Last but not least, keep in mind that just because you may not have animals around doesn’t mean you can’t help out this season. Consider giving a monetary or in-kind donation (blankets, food, clinic supplies, administrative supplies, and even pet store gift cards) to your local shelter. Every little bit helps and truly makes a difference in the life of a homeless animal.
As you celebrate this holiday season, don’t forget about our furry friends. They need love and companionship just as much as we do.
*Not all breeders are irresponsible.

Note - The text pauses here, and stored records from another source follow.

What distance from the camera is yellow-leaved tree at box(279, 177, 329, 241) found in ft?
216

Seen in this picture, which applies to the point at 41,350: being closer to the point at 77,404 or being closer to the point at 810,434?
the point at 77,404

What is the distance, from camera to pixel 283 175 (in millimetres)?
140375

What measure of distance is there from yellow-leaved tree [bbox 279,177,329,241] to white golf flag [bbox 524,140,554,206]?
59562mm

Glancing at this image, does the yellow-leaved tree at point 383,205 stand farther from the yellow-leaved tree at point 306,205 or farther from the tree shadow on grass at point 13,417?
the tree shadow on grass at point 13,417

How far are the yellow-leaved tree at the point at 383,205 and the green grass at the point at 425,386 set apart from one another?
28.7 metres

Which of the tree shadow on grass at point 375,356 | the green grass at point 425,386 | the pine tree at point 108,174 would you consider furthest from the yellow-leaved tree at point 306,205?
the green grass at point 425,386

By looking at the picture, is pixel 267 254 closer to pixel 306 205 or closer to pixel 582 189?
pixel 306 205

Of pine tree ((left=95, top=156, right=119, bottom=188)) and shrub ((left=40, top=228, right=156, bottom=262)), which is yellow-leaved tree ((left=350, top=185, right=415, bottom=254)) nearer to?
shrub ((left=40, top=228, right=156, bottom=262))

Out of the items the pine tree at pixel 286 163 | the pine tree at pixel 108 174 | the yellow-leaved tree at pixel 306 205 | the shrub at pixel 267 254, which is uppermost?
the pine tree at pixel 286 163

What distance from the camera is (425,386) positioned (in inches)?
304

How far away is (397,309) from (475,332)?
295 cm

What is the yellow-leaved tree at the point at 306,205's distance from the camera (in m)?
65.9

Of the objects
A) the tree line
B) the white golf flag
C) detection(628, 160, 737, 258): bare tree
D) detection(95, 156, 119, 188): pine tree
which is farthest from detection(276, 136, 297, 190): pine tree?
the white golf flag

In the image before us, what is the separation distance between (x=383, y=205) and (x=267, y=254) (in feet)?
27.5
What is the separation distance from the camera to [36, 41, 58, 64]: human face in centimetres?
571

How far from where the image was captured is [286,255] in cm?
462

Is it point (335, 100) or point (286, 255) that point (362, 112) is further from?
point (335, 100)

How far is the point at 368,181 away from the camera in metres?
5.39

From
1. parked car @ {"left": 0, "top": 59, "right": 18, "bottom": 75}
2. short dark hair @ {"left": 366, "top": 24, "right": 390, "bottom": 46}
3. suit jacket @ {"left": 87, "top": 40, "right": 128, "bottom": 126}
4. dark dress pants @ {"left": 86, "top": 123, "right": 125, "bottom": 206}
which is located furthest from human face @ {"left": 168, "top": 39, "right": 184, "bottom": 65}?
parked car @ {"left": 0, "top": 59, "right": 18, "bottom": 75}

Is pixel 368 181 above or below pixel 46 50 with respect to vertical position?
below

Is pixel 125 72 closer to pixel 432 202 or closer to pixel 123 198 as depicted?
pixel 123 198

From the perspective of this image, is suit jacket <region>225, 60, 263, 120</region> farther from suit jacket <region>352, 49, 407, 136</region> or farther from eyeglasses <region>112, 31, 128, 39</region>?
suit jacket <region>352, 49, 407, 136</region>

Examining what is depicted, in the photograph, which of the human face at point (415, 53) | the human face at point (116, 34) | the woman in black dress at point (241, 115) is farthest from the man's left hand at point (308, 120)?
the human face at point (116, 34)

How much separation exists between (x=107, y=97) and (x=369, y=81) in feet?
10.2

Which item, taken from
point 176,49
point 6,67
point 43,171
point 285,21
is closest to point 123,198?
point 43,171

I know several responsible breeders who truly care about the overall well-being of their animals and are not just breeding to make a profit. Unfortunately, the case remains that for every one responsible breeder, there are 2 or 3 who are not. Puppy mills are a huge problem in our country. The animals in puppy mills are forced to live in deplorable conditions. They receive little food and water, are forced to live in cages 24/7, receive no basic care and are often sick and in pain, and many times suffer abuse at the hands of the breeders.
If you do decide to purchase an animal from a breeder, please do your homework. Insist on visiting the breeder’s home base, meeting the mother and if possible, the father of the animal you’re interesting in purchasing, get health and shot records, etc. Make sure your breeder is on the up and up. And if you have any doubts or reservations, don’t buy. Contact your local law enforcement voice your concern. You can make a difference in the fight against puppy mills.